When it comes to hospitality, China is a force to be reckoned with. This is due to their attentive and friendly service, as well as their incorporation of the latest technologies. As we celebrate Chinese New Year, here are just a few of the many customs ingrained in Chinese hospitality.
Switching the roles
In most cultures, both the guest and the host play important roles in hospitality. On one hand, hospitality staff will treat guests with due care and attention. On the other, guests are expected to adhere to the rules, show respect and follow typical guest etiquette.
In China, it is slightly different – guests are encouraged to make themselves at home and do what they like (within reason). A host will treat them with the utmost respect, whether it is in a hotel or in someone’s home.
Going above and beyond
If you make the trip to China, you can be sure that you won’t ever be bored. Hospitality employees will provide itineraries, activities and even take you out to see sights or for something to eat. (Xanax)
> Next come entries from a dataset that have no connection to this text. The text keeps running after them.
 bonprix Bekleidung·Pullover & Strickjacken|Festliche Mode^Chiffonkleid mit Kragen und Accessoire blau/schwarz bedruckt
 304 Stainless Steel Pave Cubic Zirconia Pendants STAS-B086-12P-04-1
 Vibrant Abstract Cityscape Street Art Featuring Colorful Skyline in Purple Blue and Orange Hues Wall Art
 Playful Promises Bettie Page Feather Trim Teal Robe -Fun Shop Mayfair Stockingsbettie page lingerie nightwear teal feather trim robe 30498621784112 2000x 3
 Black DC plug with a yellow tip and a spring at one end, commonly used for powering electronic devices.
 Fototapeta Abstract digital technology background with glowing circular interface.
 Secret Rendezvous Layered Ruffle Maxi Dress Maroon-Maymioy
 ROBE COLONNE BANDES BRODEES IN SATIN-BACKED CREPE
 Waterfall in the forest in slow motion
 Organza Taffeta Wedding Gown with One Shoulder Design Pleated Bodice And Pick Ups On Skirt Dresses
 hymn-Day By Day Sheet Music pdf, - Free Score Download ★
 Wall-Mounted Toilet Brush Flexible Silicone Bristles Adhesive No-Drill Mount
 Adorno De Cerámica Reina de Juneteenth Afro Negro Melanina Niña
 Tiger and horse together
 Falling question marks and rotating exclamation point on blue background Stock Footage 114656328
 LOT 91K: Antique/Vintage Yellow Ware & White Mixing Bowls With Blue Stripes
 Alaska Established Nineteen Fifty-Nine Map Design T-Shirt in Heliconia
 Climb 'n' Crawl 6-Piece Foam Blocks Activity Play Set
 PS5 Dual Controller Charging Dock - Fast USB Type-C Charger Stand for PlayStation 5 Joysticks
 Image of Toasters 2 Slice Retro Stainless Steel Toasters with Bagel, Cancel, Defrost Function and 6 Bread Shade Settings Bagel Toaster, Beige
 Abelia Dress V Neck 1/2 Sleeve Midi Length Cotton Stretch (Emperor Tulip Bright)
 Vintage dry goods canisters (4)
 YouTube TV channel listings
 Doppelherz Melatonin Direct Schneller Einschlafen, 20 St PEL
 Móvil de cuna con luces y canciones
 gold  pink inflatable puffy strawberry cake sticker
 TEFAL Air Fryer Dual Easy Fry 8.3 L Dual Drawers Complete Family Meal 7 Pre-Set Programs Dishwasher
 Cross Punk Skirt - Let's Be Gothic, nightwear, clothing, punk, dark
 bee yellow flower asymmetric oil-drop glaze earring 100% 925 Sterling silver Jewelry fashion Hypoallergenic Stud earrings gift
This attentive, friendly service continues right up until you leave. You won’t merely say goodbye at the checkout desk – you will be accompanied outside until your taxi arrives. If you’re heading to the train station, an employee will not only make sure you get to the station, but will also see you off at the platform.
Alongside excellent service, Chinese hospitality also readily promotes the use of state-of-the-art technology. Spring Airlines recently equipped its flight attendants with Google Glass, helping improve onboard customer service. Cabin crew use the device to help identify specific passengers who have requested food and beverages.
In the world of hotels, the Chinese instant messaging service WeChat is becoming more and more vital. For example, the Las Vegas LINQ Hotel and Casino has partnered with WeChat to create a seamless hotel experience. Through the service, guests can control their lights, curtains and locks, with an automatic setting enabling them to switch and lock everything without having to fumble around for switches.
LINQ guests can also use WeChat to interact with Ben, the hotel’s very own robot concierge. Ben responds in real time via the app, providing helpful info on the hotel, as well as nearby restaurants and events.
In China, the number four is considered bad luck due its pronunciation being similar to the Chinese word for death. This means that some hotels veto having a fourth room or even a fourth floor. Conversely, the number eight is considered lucky. This is due to it having the same pronunciation as the Chinese word for flow. So, if you find yourself staying in Room Eight of a Chinese hotel, expect your stay to go very smoothly.
If you’re celebrating Chinese New Year in the country, we hope our list of hospitality customs has adequately prepared you. To all our Chinese students, staff and alumni, Happy New Year!